I have learned that brokeness can bring wholeness in many ways. So. Cancer. Cancer does not mean death- I learned that too. I am ready to take charge; I am arming myself. But, just how does one go about arming themselves for this battle? How do you pack for this journey? This is not just about killing cancer cells. It is about the daily journey; a path to wellness if you will. So, bring it on cancer, I'm ready...ummm I think I am anyway. Ok, so choosing wellness sounds good, but what does that mean?
The night before my surgery as I lay in that hospital bed I felt so alone; profoundly alone. Where was God? I needed to know that He was still with me, that I was not alone. My heavenly Daddy reminded me He would never leave me.

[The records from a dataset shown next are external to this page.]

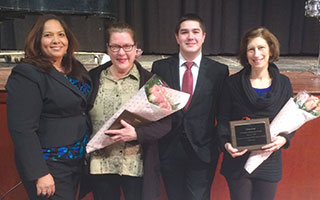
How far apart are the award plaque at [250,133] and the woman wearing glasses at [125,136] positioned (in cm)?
29

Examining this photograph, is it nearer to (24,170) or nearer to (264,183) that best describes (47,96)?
(24,170)

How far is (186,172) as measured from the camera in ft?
4.94

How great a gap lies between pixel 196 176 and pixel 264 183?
1.04 ft

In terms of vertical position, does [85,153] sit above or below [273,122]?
below

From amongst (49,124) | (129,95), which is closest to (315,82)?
(129,95)

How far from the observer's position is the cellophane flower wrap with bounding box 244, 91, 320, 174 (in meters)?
1.25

This battle, this journey, is as much a psychological and spiritual one as it is a physical one; more so, I think. So how do we choose the path to wellness? In large part it means choosing hope. Those darn seeds of hope are tiny and they must be watered daily! It also means that I will not choose to water the seeds of dispair or fear (why are those seeds always bigger somehow?)
Wow. So my attitude makes that big of a differance in my healing? Yep. Turnes out it does...I have alot of work to do! What I think and do totally matter. I will still feel all of those feelings from time to time ( I am human after all) but I can choose not to stay on that path. Cancer really isn't very funny. So how do I not get stuck in the sty? Not knowing what lays ahead, how do I look for hope, joy, laughter, beauty?